**** Data section ****

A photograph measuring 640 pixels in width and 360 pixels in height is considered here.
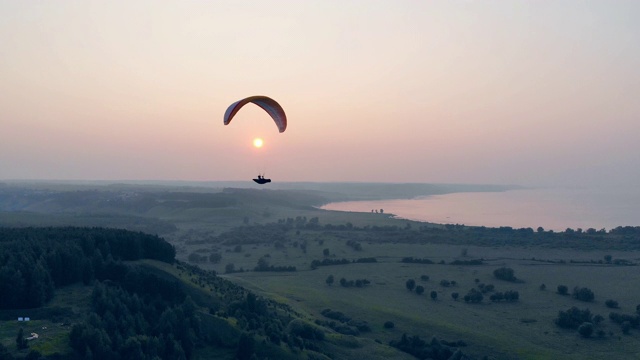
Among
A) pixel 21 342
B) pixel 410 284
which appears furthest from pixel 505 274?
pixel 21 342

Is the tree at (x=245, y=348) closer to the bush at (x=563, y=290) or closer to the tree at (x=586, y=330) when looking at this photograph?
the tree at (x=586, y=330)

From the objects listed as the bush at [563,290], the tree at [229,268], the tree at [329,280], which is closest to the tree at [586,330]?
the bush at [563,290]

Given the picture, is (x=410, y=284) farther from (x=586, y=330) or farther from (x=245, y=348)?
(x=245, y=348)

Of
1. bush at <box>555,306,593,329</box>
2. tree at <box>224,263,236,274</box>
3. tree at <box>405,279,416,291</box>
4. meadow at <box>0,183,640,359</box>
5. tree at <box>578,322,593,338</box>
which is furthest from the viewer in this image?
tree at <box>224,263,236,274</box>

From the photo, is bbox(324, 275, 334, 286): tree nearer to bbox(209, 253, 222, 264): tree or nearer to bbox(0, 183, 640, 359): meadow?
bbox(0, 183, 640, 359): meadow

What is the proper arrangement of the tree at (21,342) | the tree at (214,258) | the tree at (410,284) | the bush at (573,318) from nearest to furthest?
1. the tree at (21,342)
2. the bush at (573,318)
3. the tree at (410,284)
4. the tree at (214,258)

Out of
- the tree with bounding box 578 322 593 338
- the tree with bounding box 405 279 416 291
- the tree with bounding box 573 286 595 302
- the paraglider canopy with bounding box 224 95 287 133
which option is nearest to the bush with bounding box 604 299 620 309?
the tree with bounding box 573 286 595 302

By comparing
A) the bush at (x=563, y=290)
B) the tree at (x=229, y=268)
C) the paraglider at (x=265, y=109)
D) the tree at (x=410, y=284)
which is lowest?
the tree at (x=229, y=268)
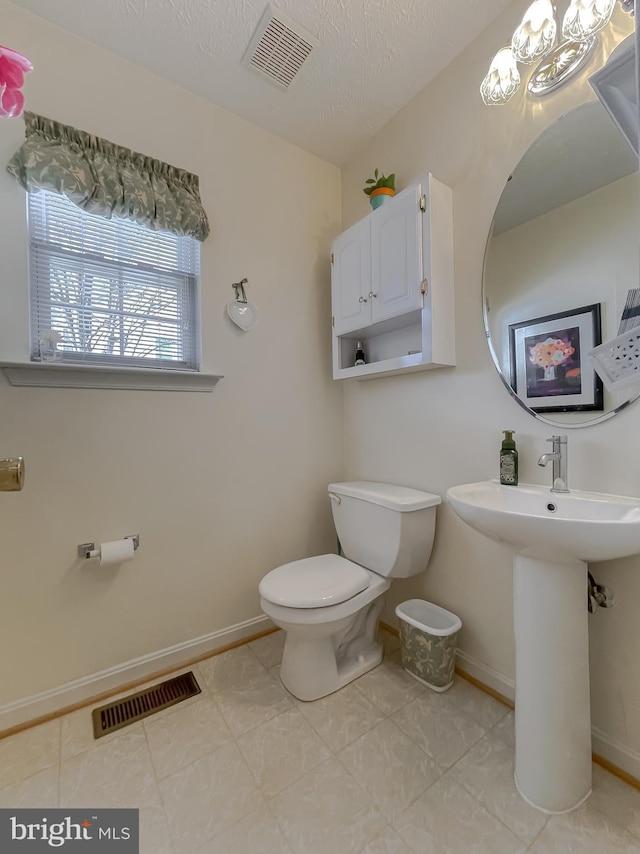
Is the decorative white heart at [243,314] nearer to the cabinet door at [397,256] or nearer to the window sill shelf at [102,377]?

****
**** Data section ****

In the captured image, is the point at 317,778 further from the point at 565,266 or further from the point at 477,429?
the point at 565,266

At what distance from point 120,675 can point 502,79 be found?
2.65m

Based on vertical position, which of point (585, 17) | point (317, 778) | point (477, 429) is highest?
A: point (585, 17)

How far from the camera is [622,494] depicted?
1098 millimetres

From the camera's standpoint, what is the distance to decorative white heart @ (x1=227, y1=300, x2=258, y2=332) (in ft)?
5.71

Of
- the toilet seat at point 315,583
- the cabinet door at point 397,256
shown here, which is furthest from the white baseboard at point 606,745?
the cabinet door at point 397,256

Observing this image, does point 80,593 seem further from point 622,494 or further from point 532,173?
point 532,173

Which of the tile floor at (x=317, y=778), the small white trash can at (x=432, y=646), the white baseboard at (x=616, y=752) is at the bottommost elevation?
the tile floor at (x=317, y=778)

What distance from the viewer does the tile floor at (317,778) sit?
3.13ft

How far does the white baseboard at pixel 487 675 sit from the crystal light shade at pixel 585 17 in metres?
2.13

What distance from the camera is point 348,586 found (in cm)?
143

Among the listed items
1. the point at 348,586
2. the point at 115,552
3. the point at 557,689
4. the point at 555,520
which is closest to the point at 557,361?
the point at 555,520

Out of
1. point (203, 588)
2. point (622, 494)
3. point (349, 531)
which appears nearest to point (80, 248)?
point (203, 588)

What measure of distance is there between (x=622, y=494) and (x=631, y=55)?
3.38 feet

****

**Your goal**
Return the items exactly from the line with "By comparing" up to and including the line with "Is the decorative", leaving the pictures out.

**Result of this exercise**
By comparing
A) the bush at (x=563, y=290)
B) the tree at (x=229, y=268)
C) the paraglider at (x=265, y=109)
D) the tree at (x=410, y=284)
which is lowest?
the tree at (x=229, y=268)
Is the decorative white heart at [243,314] nearer to the cabinet door at [397,256] or nearer to the window sill shelf at [102,377]?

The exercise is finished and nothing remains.